O pai, talvez satisfeito com sua função de provedor único, fiando-se na dependência imposta aos seus, sequer olha ninguém. Um certo momento, vira-se – ele fala! – mas é para perguntar se já escolheram seus pratos. Nem durante a refeição desgruda os dedos e os olhos da tela.
A mulher compartilha um ar de desespero depressivo um tanto patético. Incapaz de sorrir, abre e fecha suas telas do Whatsapp freneticamente, como a torcer para que uma mensagem tivesse chegado e pudesse fugir dali. Fecha o celular, e sem qualquer apito, nem 2 segundos depois, desbloqueia o aparelho, abre a tela: nada. Seus seios são cheios de silicone, seu rosto cheio de botox. Queria estar em qualquer lugar, menos ali. Seus gestos gritando “me tira daqui!”
Entre ela e o marido está o terceiro filho, no auge dos seus 8 anos, mas que ainda precisa que a mãe lhe dê comida na boca. Ele faz caras de dor e de sofrimento fingido, e recebe como recompensa de sua dissimulação afagos desajeitados e aviãozinho para comer. Evidentemente, como de se esperar, tem ele também sua tela, de onde não desgruda o olho.
Do lado de lá, os mais velhos têm em seu mundo apenas a diminuta tela.

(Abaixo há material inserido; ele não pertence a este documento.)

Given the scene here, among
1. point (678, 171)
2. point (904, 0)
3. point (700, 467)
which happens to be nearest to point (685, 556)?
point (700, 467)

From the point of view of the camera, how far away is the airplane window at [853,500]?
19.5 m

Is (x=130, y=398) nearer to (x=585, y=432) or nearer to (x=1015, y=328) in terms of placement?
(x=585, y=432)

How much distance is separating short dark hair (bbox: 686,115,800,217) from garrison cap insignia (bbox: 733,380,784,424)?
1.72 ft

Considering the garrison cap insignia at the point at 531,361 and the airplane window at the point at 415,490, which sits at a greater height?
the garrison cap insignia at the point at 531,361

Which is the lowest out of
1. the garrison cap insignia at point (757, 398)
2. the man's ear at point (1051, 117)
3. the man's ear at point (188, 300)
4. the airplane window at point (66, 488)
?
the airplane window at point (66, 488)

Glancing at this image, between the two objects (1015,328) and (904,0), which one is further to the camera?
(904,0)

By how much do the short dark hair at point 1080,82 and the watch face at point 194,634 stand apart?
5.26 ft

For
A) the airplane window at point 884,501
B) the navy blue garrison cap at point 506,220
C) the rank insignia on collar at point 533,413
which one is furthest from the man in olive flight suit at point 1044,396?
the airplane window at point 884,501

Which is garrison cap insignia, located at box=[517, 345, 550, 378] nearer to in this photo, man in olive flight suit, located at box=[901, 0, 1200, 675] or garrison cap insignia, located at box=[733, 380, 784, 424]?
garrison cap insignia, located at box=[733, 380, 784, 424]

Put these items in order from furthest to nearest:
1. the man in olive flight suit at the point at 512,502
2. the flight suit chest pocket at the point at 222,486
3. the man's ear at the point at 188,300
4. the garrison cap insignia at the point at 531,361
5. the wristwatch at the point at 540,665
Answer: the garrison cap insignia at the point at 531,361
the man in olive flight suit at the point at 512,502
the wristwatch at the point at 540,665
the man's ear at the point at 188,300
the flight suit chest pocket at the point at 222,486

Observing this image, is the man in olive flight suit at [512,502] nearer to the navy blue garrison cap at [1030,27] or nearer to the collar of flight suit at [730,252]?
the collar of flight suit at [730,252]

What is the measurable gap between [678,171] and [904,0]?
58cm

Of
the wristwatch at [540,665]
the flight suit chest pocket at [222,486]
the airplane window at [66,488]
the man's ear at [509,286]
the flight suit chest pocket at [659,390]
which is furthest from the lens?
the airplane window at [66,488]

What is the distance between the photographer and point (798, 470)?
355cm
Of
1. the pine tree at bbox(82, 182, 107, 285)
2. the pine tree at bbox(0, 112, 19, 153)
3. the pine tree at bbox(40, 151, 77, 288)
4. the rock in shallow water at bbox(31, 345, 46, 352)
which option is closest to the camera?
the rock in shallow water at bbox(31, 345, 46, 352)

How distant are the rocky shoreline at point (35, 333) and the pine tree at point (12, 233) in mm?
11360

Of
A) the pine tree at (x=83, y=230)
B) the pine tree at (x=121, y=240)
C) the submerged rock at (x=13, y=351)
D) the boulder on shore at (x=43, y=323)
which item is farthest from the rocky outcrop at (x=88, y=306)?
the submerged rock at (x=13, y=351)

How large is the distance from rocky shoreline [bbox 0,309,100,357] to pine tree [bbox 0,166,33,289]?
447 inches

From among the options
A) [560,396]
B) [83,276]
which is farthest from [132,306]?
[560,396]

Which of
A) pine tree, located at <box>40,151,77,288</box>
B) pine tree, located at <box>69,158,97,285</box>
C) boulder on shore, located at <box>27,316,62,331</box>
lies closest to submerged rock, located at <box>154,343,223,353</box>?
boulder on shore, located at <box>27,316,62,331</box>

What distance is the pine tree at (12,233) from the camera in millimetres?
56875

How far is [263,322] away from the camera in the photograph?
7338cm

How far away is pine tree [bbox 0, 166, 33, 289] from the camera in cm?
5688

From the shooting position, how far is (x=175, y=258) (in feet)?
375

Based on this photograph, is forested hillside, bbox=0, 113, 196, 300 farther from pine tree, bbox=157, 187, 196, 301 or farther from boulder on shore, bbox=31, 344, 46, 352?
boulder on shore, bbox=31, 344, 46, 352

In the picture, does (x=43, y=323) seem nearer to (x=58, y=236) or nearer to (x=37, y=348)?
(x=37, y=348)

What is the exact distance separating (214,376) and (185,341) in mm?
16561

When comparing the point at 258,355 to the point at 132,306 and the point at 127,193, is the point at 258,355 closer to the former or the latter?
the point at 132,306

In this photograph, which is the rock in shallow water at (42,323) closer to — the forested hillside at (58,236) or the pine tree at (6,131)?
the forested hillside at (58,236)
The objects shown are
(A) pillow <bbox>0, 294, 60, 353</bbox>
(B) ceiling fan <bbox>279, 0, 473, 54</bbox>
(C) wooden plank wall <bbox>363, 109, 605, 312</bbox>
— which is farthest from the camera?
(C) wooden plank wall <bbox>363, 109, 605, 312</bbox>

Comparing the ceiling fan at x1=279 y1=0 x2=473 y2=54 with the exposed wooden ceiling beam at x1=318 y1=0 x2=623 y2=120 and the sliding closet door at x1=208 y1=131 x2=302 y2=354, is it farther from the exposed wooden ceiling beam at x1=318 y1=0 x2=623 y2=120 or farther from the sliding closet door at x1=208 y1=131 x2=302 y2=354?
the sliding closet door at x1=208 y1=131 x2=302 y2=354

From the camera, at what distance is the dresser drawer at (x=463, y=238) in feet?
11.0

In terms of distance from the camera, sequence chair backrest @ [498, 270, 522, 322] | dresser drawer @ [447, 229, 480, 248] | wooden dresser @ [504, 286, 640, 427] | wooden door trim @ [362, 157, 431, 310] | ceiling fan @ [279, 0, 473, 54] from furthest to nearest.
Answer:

Seus mundos e nada mais.
Afinal, qual mundo, se cada um se esconde no seu?
Ao lado deles, a menina.
Ela não tem celular.
Usa um Crocs verde com meia da Minnie, uma calça esportiva da Adidas, uma camiseta polo rosa embaixo de um agasalho também esportivo. O cabelo arrumadinho, tendo sobrevivido ao dia na escola, na arrumação que alguma empregada deve ter feito.
Procura distrair-se de outras formas. Canta um pouco. Mexe as mãos como se dançando. Tenta falar com alguém, mas ninguém lhe dá bola.
Um certo momento, o rosto da menina se ilumina. A mãe estica a mão e lhe faz um carinho na sua. Ela sorri enternecida, genuinamente feliz, se solta um pouco mais na dança, canta mais. Foram os melhores 5 segundos da noite dela.
Há uma clara necessidade de tato, do toque de carinho da mãe, de uma palavra do pai.
No meio de tanta disfunção, ela era a única que queria estar ali. A única que tentava, do jeito inconsciente e ingênuo dela, levar humanidade a uma família tão ausente.
Quando se nega a oportunidade de fazer sonhar uma menina de 5 anos, está tudo errado.
Queria trazê-la para minha mesa, para perguntar como foi o dia, me ensinar o que aprendeu na escola, que música que ela estava cantando, que livros e histórias ela gosta de ouvir.
O progenitor provedor paga a conta. Eles se vão. Todos de volta para a vida confortavelmente miserável e infeliz que levam.
Exceto a menina, que saltita cantarolando enquanto segue para o mundo lá fora.
Ainda há esperança.
Que a vida não lhe ensine a perder este espírito.